The IMPaCT studies highlight several key features of effective CHW interventions. First, the intervention was highly structured and standardized, with clear protocols for hiring, training, and supervising CHWs. This ensured that patients received consistent, high-quality care across different clinical settings.
Second, the intervention was tailored to the unique needs and preferences of each patient. CHWs worked closely with patients to develop personalized action plans and provide hands-on support for achieving their goals. This patient-centered approach was critical for building trust and engagement.
Third, the intervention was integrated with the healthcare system, with CHWs working closely with primary care providers and other members of the care team. This allowed for seamless coordination of care and ensured that patients received the full range of services they needed.

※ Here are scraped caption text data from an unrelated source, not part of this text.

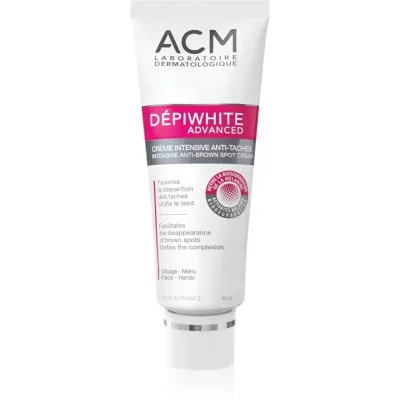 ACM Dépiwhite Advanced krem na plamy pigmentacyjne 40 ml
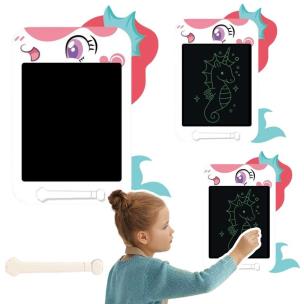 Opakowanie Tablica do rysowania LCD biała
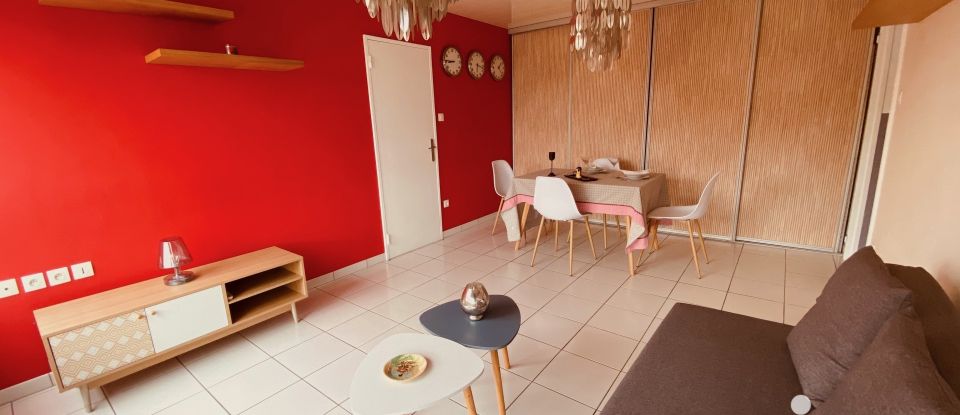 Appartement 2 pièces de 48 m² à Thionville (57100)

One of the key benefits of CHW interventions is their ability to connect with patients across race and class divides. CHWs often come from the same communities as the patients they serve, which can help build trust and rapport. They may also have shared life experiences, such as a history of incarceration or substance use, which can make them more relatable and approachable than traditional healthcare providers.
Despite the clear benefits of CHW interventions, many Medicaid agencies have been slow to adopt this approach. One reason is that CHWs are often not reimbursed by Medicaid, which can make it difficult for healthcare organizations to sustain these programs over the longterm. Additionally, many CHWs are volunteers or are paid low wages, which can limit their ability to provide consistent, high-quality care.
To address these challenges, Medicaid agencies need to prioritize funding for CHW programs and ensure that these workers are fairly compensated for their important role in the healthcare system. They also need to provide training and support for CHWs to help them build the skills and knowledge needed to effectively serve Medicaid beneficiaries.